其中,對七十二路針灸刺xue術的分析和探究令他前所未見,而且十分深奧晦澀的針灸術,林秋以十分淺顯易懂的筆法呈現在了他眼前,不僅如此,讀來還有韻味和境界,讓人不覺枯燥無味。

擡起頭來,馮遠滿是敬仰地看着林秋,将這本書視若珍寶地抱在胸前。

“林醫生,你真是天才啊,把針灸術講得如此明白曉暢,新見頻出,令我眼前一陣驚豔!”

秦飛宇突然也被他吊起了好奇心,扭頭瞥了一眼馮遠懷中的記事本,伸過手去。

“拿來我看一看。”

馮遠一下就躲開了,他把那記事本揣進了衣服的裏兜,苦澀一笑道:“這可是林醫生給我的,你要的話,讓林醫生重新給你寫一本。”

柳菲在一旁哭笑不得地挖苦道:“秦飛宇,你就安心做一個打雜的吧,學什麽針灸啊,就算你學會了,以你那樣大大咧咧的性格,有誰敢來找你針灸?”

秦飛宇皺着眉頭直接大吼了一句:“菲姐,你能不能說話別這麽難聽!”

柳菲随後露出惆悵的表情,長嘆了一聲:“算了算了,就當我剛剛沒說。”

這時,馮遠又回想着當初林秋施展七十二路銀針刺xue的手法,在醫館的大堂裏手舞足蹈地比劃起來。

過了一會兒,馮遠側着頭看了看林秋,說道:“沒有實際操作,學起來有些不那麽直觀。”

林秋淡淡回道:“等到有了适合的病人,我自會施展給你看的。

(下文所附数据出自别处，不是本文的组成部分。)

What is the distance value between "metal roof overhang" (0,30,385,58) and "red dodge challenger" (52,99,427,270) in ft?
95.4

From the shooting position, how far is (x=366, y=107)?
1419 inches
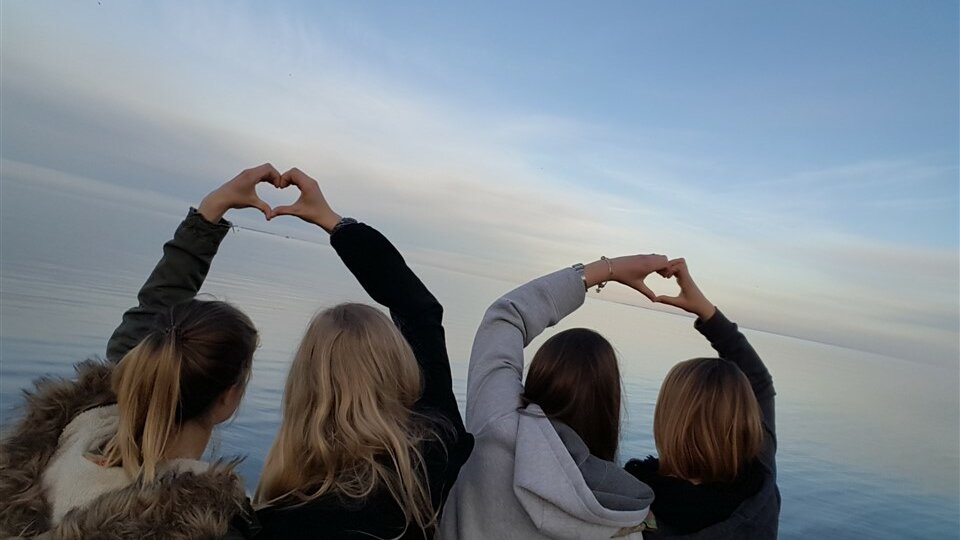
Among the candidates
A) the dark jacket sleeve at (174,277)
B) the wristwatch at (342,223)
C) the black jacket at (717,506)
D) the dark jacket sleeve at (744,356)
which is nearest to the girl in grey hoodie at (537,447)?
the black jacket at (717,506)

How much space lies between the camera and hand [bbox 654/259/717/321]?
2600 mm

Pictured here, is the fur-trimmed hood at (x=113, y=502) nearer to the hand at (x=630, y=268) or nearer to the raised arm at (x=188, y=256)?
the raised arm at (x=188, y=256)

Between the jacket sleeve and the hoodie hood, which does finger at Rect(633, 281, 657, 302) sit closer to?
the jacket sleeve

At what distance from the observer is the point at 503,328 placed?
219cm

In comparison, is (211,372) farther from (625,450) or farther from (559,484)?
(625,450)

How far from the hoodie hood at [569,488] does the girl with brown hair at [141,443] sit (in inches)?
27.0

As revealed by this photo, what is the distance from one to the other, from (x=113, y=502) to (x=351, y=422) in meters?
0.51

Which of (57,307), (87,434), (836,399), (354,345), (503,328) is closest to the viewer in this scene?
(87,434)

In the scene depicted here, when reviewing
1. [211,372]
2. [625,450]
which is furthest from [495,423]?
[625,450]

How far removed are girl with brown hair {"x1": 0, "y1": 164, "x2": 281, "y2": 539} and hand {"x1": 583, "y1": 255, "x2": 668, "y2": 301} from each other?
4.21 ft

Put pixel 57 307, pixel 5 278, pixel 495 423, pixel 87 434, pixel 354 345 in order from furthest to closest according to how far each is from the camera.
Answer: pixel 5 278 → pixel 57 307 → pixel 495 423 → pixel 354 345 → pixel 87 434

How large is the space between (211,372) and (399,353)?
433 mm

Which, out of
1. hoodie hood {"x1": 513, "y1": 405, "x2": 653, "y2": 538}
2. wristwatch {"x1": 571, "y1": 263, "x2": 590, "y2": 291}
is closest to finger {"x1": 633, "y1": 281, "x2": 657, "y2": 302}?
wristwatch {"x1": 571, "y1": 263, "x2": 590, "y2": 291}

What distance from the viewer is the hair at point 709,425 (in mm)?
2057
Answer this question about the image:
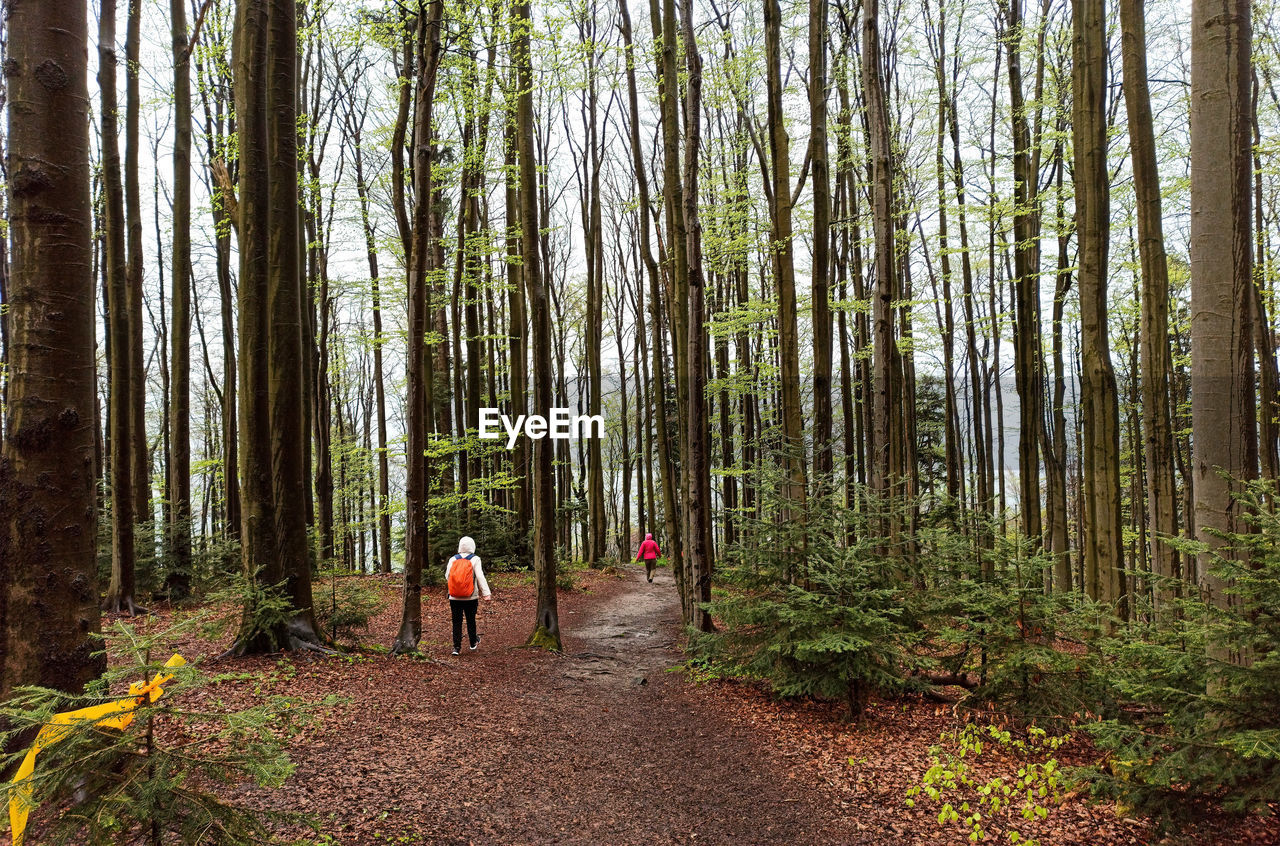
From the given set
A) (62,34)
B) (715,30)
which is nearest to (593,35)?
(715,30)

”

這時候,一輛黑色的轎車緩緩地停在了醫館門口,從轎車上下來一位全身着中山裝的老者。

他擡頭看了看南華醫館的門面,随後一步踏了進來,老氣橫秋地說道:

“誰叫林秋?”

林秋向前踏了一步,和對方對視了一眼,雙方的眼神中都帶着堅毅的神色。

老者面若寒霜的來到林秋面前,以居高臨下的姿态打量了他一番,不由冷冷的哼了一聲。

“我還以為,針灸交流大會上,贏了我田氏十六代針灸傳人的人有多麽厲害,原來只是個二十歲出頭的小年輕,呵呵……”

這位老者便是田氏十六代針灸傳人田勇的親弟弟,名叫田毅。

田毅的針灸術并不在田勇之下,只不過此人放蕩不羁,歷來不看重名號。

最重要的是,由于他脾氣倔強,當時父親本打算選他作為十六代針灸傳人的,後來因為他的性格乖張,所以才選擇的田勇。

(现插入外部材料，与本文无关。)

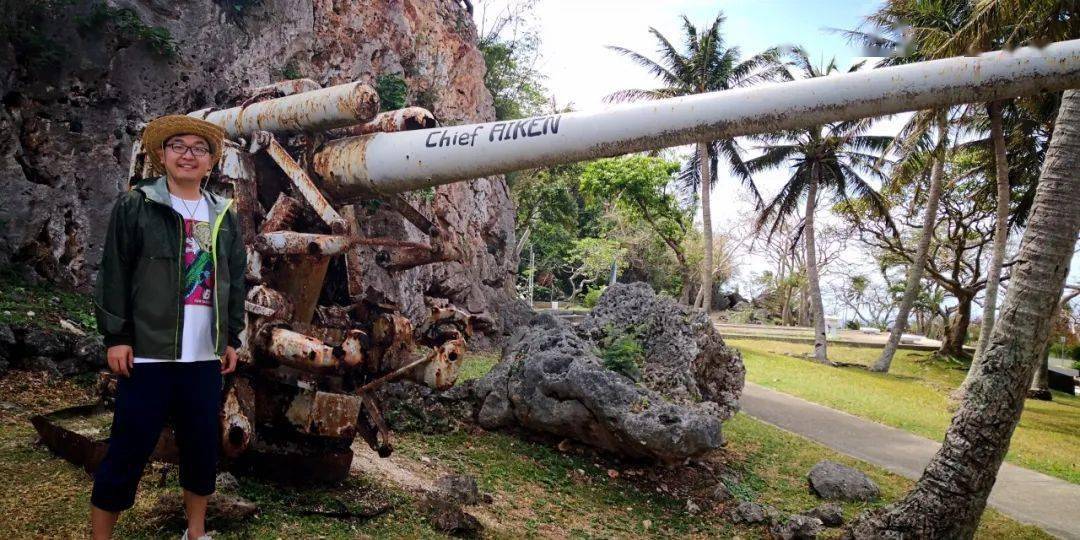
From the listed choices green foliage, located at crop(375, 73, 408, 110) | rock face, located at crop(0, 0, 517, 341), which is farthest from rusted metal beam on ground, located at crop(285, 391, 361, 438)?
green foliage, located at crop(375, 73, 408, 110)

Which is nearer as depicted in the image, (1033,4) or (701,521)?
(701,521)

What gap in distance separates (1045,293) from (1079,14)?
239 inches

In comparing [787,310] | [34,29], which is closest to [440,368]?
[34,29]

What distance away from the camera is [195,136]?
263 centimetres

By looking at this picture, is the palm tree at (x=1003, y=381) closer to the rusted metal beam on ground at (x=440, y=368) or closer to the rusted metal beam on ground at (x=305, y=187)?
the rusted metal beam on ground at (x=440, y=368)

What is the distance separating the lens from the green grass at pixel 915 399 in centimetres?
937

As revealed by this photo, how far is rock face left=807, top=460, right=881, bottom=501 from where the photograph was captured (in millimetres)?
5648

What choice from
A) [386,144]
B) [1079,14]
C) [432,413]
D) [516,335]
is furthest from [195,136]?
[1079,14]

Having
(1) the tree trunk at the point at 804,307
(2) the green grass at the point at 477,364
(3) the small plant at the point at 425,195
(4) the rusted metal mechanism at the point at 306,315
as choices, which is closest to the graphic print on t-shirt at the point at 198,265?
(4) the rusted metal mechanism at the point at 306,315

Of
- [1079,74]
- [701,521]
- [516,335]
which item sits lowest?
[701,521]

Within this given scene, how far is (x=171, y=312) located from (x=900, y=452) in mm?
8214

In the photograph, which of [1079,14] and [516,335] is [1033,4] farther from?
[516,335]

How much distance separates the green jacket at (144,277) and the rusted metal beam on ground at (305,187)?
1039 mm

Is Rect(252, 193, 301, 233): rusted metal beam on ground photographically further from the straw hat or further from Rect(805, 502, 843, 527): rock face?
Rect(805, 502, 843, 527): rock face
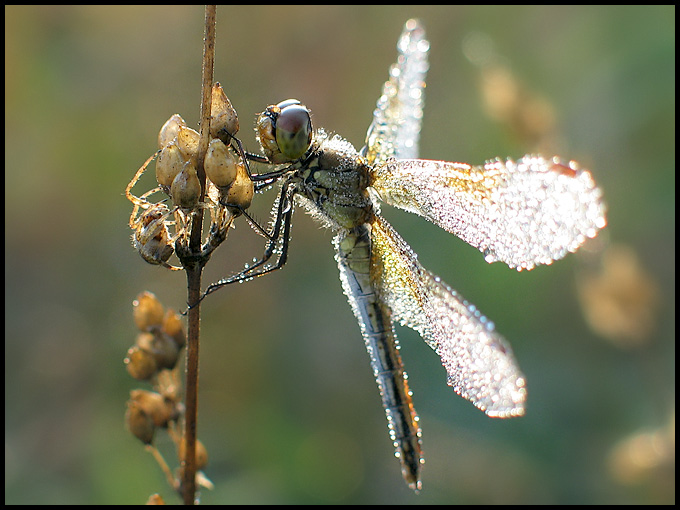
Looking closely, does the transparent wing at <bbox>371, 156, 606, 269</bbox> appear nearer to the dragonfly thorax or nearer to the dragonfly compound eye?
the dragonfly thorax

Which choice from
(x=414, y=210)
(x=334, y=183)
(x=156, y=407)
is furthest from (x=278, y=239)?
(x=156, y=407)

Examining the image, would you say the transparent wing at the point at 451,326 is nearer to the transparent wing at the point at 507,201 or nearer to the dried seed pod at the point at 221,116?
the transparent wing at the point at 507,201

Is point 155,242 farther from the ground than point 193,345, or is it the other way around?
point 155,242

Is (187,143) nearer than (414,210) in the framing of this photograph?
Yes

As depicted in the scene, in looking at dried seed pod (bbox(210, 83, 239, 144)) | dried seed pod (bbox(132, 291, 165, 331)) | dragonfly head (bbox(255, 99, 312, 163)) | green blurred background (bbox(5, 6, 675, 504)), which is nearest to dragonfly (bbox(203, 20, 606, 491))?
dragonfly head (bbox(255, 99, 312, 163))

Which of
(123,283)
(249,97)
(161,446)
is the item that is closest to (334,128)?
(249,97)

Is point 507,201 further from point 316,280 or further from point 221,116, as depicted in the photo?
point 316,280
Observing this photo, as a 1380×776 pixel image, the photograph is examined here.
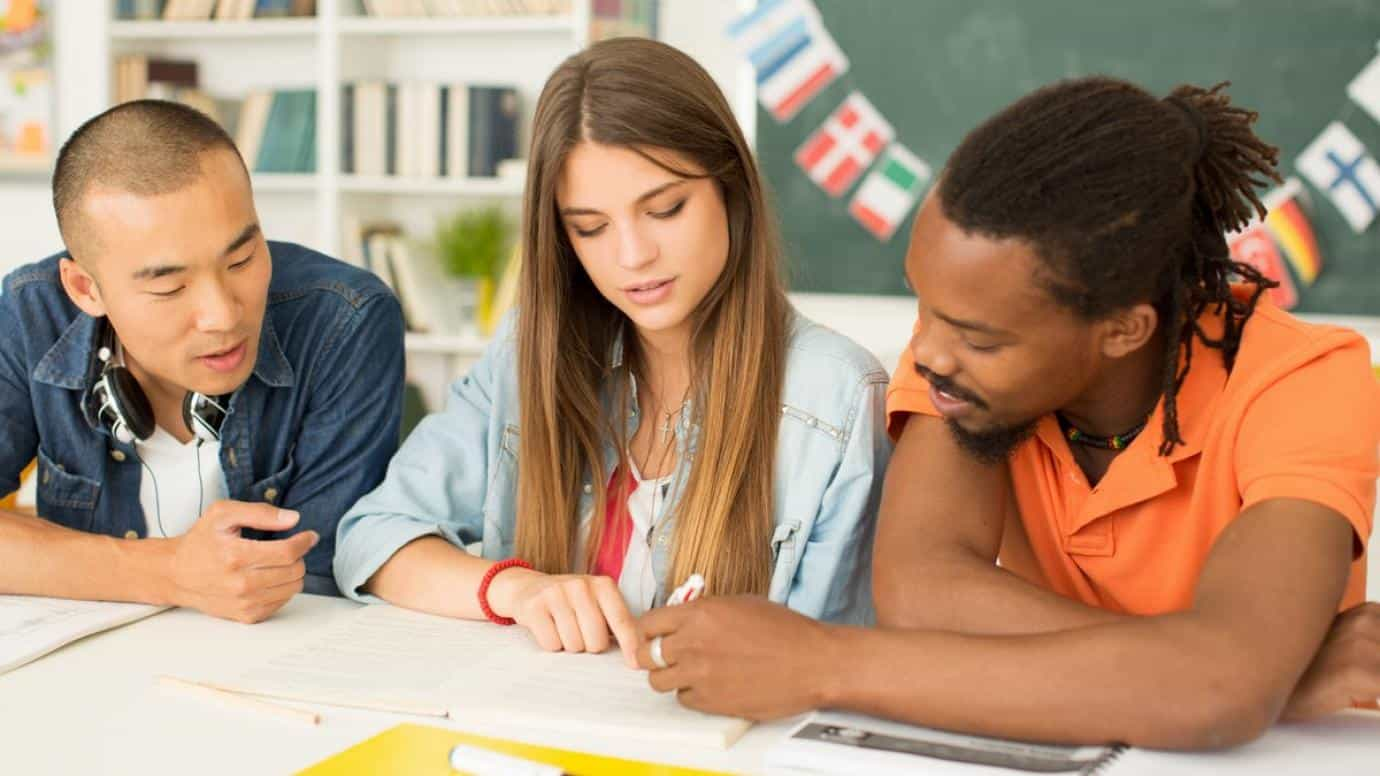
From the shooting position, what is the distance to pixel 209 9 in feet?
14.5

現在的田毅,乃是濱海針灸協會的高級顧問,人稱田顧問。

馮遠作為濱海中醫館的老中醫,和田勇是同事,之前見到過田毅一面。

他呆滞了片刻,一下子想了起來,急忙笑臉相迎,上去主動握住了他的手。

“田顧問,這麽巧,怎麽是你?”

田毅有些瞧不起他,高高仰着下巴說:“你身為濱海中醫館的老中醫,跑到這個小地方來幹嘛?”

馮遠呼了一口氣,直言道:“哦,我是來向林醫生學習銀針刺xue術……”

話沒說完,便傳來田毅的一聲輕哼,他不屑地搖了搖頭:“你這麽做,完全是在敗壞濱海中醫館的名聲啊!”

馮遠眉頭一皺:“田顧問,您這話說的,怎麽……”

“怎麽這麽不中聽是吧?我這個人歷來性子直爽,有一說一,有二說二,你既然在濱海中醫館任職,那就不應該屈居在一個小中醫手下學習,傳了出去,不要說濱海中醫館,還有趙志秋館長,以及咱們濱海老一輩的老中醫的臉都被你丢盡了。”

田毅扶了扶鏡框,越說越離譜。

秦飛宇仰頭大笑了幾聲,上前兩眼緊盯着田毅,輕蔑地說道:“老頭,看你這話說的,咱們林醫生答應教他針灸術,那還是他死乞白賴的求了好一陣咱們才勉強答應下來的,你以為咱們吃飽了撐着沒事幹?什麽人都教?”

田毅扭頭不屑地看了秦飛宇一眼,眼中閃過一道寒芒:“你又是誰?一個小輩有什麽資格跟我說這種話?”

秦飛宇一下就來了氣:“我說老頭,要不是今天看你歲數大,我他娘早就提着領口把你丢出去信不信?”

柳菲有些傻眼了,她愣在醫館的大廳裏,一時沒看明白什麽情況。

當然,她之前沒有跟随林秋去濱海,自然不知道林秋在濱海發生了針灸比鬥的這件事情。

時間過去了一兩秒,她拽了拽秦飛宇的胳膊問道:“你們究竟在說啥呀?林秋贏了什麽?”

“菲姐,回頭我再跟你細細解釋。”

秦飛宇把她的手推開,回頭兩眼瞪得溜圓,怒視着眼前一身戾氣的田毅。

田毅拖了一把椅子,傲然的坐了下來,朗聲大笑道:“我今天來,是為我田氏中醫家族讨回一個公道的,我不相信,以你這個小年輕的實力,能夠贏得了咱們田氏第十六代針灸傳人?”

林秋冷冷的笑了一聲,也沒有太多興趣跟他糾纏,只說:“信也好,不信也罷,這中醫針灸之術,歷來是用來濟世救人的,而不是用來比鬥的……”

田毅的心頭頓時升起了一股無名的怒火,他死死地瞪着林秋,目光如刀。

“你最好公開發表一份道歉聲明,還我們田氏針灸家族一個說法!”

林秋沒有再作過多理會他,轉身回到桌前翻開了醫書,專心致志地看了起來。

馮遠急忙倒了一杯茶水,恭敬地沖他遞了過去,嘴裏一邊解釋道:“田顧問,其實林醫生他真是一位中醫奇才,我老馮這一輩子,恐怕遇到過的醫術最高的人便是他了。”